___ READING PASSAGE ___

From February 1938, Germany's authorities demanded that all the Russian clergy in the territories controlled by Germany be under the Karlovci jurisdiction (as opposed to that of Paris-based Eulogius). They insisted that an ethnic German, Seraphim Lade, be put in charge of the Orthodox diocese of Berlin.

===World War II and post-war period===

Timeline of the separations of the ROCOR and some other churches from the ROC

The relationship between members of the ROCOR and the Nazis in the run-up to and during World War II has been an issue addressed by both the church and its critics. Metropolitan Anastassy wrote a letter to Adolf Hitler in 1938, thanking him for his aid to the Russian Diaspora in allowing them to build a Russian Orthodox Cathedral in Berlin and praising his patriotism. This has been defended as an act that occurred when the Metropolitan and others in the church knew "little …of the inner workings of the Third Reich." At the ROCOR Second Church History Conference in 2002, a paper said that "the attempt of the Nazi leadership to divide the church into separate and even inimical church formations was met with internal church opposition."

Meanwhile, the USSR leadership's policies towards religion in general, as well as policy towards the Moscow Patriarchate's jurisdiction in the USSR, changed significantly. In early September 1943, Joseph Stalin met at the Kremlin with a group of three surviving ROC metropolitans headed by Sergius (Stragorodsky). He allowed the Moscow Patriarchate to convene a council and elect a Patriarch, open theological schools, and reopen a few previously closed major monasteries and some churches (said institutions had been reopened in territory occupied by Germany). The Soviet government decisively sided with the Moscow Patriarchate, while the so-called Obnovlentsi ("Renovationists," i.e. the modernist, pro-Soviet current in the ROC), previously favored by the authorities, were sidelined; their proponents were disappeared shortly after. These developments did not change the mutual rejection between the Moscow Patriarchate and the ROCOR leaderships.

Days after the election in September 1943 of Sergius (Stragorodsky) as Patriarch in Moscow, Metropolitan Anastasius (Gribanovsky) made a statement against recognizing his election. Thus, the German authorities allowed the ROCOR Synod to hold a convention in Vienna, which took place on 21—26 October 1943. The Synod adopted a resolution declaring the election of Patriarch in Moscow to be uncanonical and hence invalid, and called on all Russian Orthodox faithful to fight against Communism.

On 8 September 1944, days before Belgrade was taken by the Red Army, on the attack from the East, Metropolitan Anastasius (Gribanovsky), along with his office and the other bishops, left Serbia for Vienna. A few months later, they moved to Munich; finally, in November 1950, they immigrated to the United States, together with numerous other Russian Orthodox refugees in the postwar period.

___ MATERIAL PROVIDED ___

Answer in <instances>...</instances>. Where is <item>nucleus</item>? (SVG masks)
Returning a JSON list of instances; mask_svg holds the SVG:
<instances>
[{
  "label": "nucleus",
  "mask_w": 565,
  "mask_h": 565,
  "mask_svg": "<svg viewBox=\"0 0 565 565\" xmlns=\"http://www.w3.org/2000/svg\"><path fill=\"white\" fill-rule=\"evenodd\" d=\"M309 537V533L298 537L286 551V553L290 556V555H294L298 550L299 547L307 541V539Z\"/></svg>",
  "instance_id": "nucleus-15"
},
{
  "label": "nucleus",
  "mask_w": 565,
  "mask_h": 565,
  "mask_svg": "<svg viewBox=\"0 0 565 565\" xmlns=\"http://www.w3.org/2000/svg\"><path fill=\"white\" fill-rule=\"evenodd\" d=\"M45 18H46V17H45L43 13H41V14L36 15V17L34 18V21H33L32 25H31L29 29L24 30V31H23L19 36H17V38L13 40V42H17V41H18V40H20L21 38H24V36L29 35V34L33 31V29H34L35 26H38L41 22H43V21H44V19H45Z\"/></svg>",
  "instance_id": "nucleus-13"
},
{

___

_THINGS TO DO_:
1/ Reproduce verbatim the part of the ROCOR history text from "Days after the" to "fight against Communism.".
2/ Extend the text on the Russian Orthodox Church Outside Russia, picking up right after its final sentence.
The records have no connection to the text about the Russian Orthodox Church Outside Russia.

_EXPECTED RESULTS_:
1/
Days after the election in September 1943 of Sergius (Stragorodsky) as Patriarch in Moscow, Metropolitan Anastasius (Gribanovsky) made a statement against recognizing his election. Thus, the German authorities allowed the ROCOR Synod to hold a convention in Vienna, which took place on 21—26 October 1943. The Synod adopted a resolution declaring the election of Patriarch in Moscow to be uncanonical and hence invalid, and called on all Russian Orthodox faithful to fight against Communism.

2/
After the end of World War II, the Moscow Patriarchate was the globally dominant branch of Russian Orthodox Christianity. Countries whose Orthodox bishops had been part of the ROCOR in the interwar period, such as Yugoslavia, China, Bulgaria, and East Germany, were now within the USSR-led bloc, which rendered any activity by the ROCOR politically impossible. A number of ROCOR parishes and clergy, notably Eulogius (Georgiyevsky) (in a jurisdiction under the Ecumenical See since 1931), joined the Moscow Patriarchate, and some repatriated to the USSR.

On the other hand, the ROCOR, by 1950 headquartered in New York, the United States, rejected both the Communist regime in the Soviet Union and the Moscow Patriarchate. Its leaders condemned the Moscow Patriarchate as a Soviet Church run by the secret police.

Until well after World War II, most of the Orthodox Church properties in Palestine were controlled by leaders opposed to both the Soviet rule and the Moscow Patriarchate, i.e. mainly within the ROCOR.

When Israel became a state in 1948, it transferred all of the property under the control of the ROCOR within its borders to the Soviet-dominated Russian Orthodox Church in appreciation for Moscow's support of the Jewish state (this support was short-lived). The ROCOR maintained control over churches and properties in the Jordanian-ruled West Bank until the late 1980s.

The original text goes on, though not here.